The announcement came, as these things do nowadays, via Facebook. "So Pegu received a visit from the Health Dept. tonight," wrote Audrey Saunders, co-owner of Pegu Club in New York City and the recently opened The Tar Pit in Los Angeles.
Everything was in order, Saunders wrote in her Tuesday night post, until the inspector looked at the menu and took issue with one drink's list of ingredients. "[She] told us that...even with the warning we have printed on our menu about raw eggs, using raw eggs is a violation...and that we have to switch to pasteurized eggs in our cocktails."
Concerns about the hazards of consuming raw eggs are nothing new, nor are articles about their use in many classic cocktails; I wrote about the issue in 2007, as did Jason Wilson of the Washington Post.
But now, thanks to the NYC Health Department, the question of whether it's advisable, or even legal, to serve raw eggs or egg whites to a customer is being pushed into the spotlight.
The health department's choice to target Pegu Club may prove problematic. Considered one of the pioneering bars in the cocktail renaissance, not to mention Saunders is one of the more talented and influential individuals in the spirits industry.

[Work to complete]
1) Rewrite everything in the article on the raw-egg inspection from "The health department's" down to "the spirits industry.", substituting "the bar" for "Pegu Club".
2) Decide whether each statement agrees with the article on the raw-egg inspection. Answer yes or no, and quote the deciding words from the article. (a) The inspector objected to using raw eggs even though the menu carried a warning about them. (b) Saunders announced the health department's visit on Twitter. (c) Jason Wilson wrote about the issue for the New York Times.

(Data excerpts)
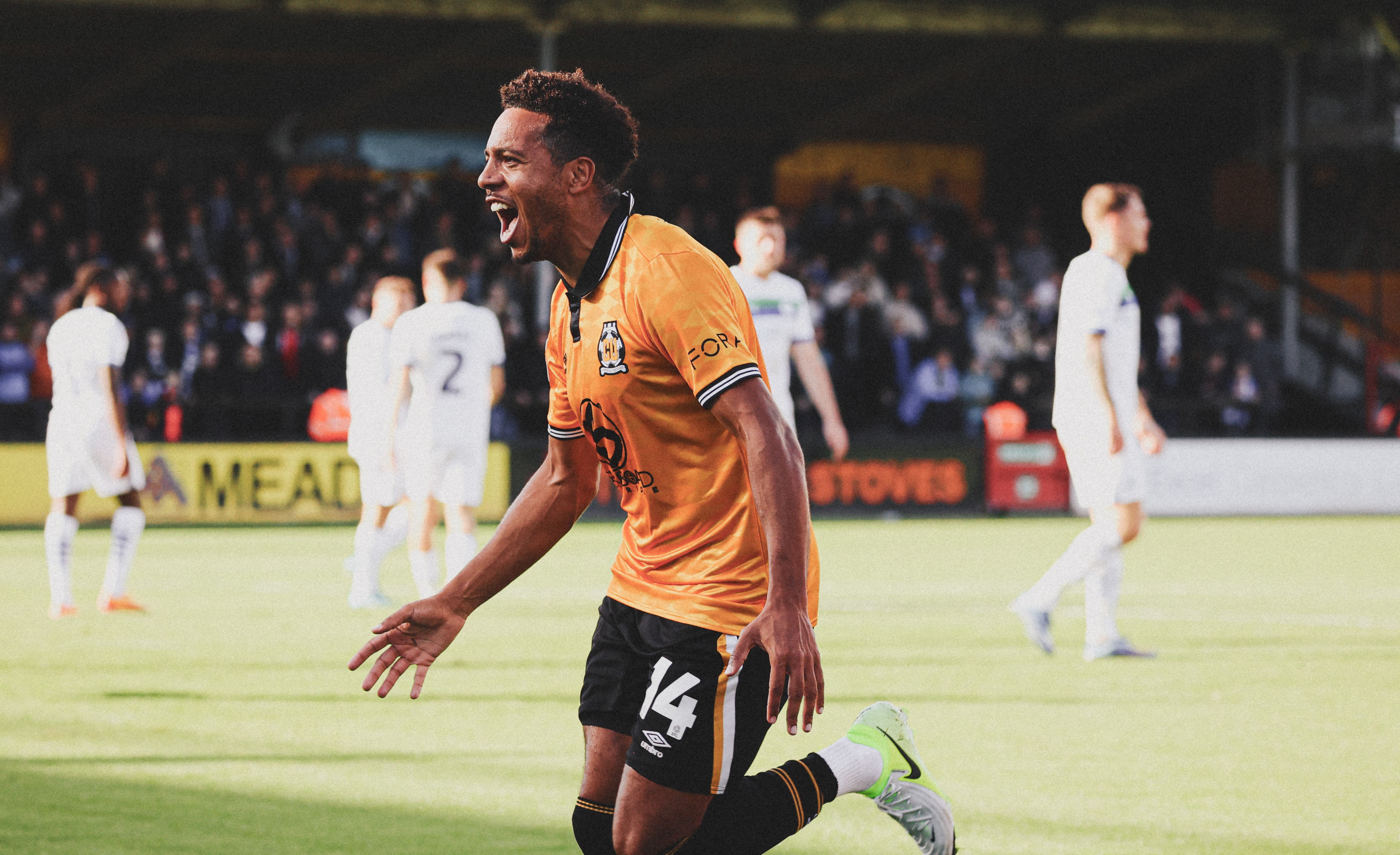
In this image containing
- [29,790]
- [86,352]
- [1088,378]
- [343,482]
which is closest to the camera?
[29,790]

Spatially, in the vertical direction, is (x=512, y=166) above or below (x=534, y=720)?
above

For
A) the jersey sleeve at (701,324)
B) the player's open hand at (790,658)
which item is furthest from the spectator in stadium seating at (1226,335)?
the player's open hand at (790,658)

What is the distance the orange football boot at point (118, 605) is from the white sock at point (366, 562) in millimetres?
1314

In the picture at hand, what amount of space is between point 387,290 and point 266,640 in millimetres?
2773

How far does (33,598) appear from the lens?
1169cm

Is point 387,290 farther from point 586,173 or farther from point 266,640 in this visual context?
point 586,173

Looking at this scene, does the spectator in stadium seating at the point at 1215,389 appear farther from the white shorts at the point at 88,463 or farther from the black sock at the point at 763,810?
the black sock at the point at 763,810

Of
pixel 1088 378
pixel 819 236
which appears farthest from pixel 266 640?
pixel 819 236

[Answers for this exercise]
1)
The health department's choice to target the bar may prove problematic. Considered one of the pioneering bars in the cocktail renaissance, not to mention Saunders is one of the more talented and influential individuals in the spirits industry.

2)
(a) Yes: "even with the warning we have printed on our menu about raw eggs, using raw eggs is a violation"
(b) No: "The announcement came, as these things do nowadays, via Facebook."
(c) No: "as did Jason Wilson of the Washington Post."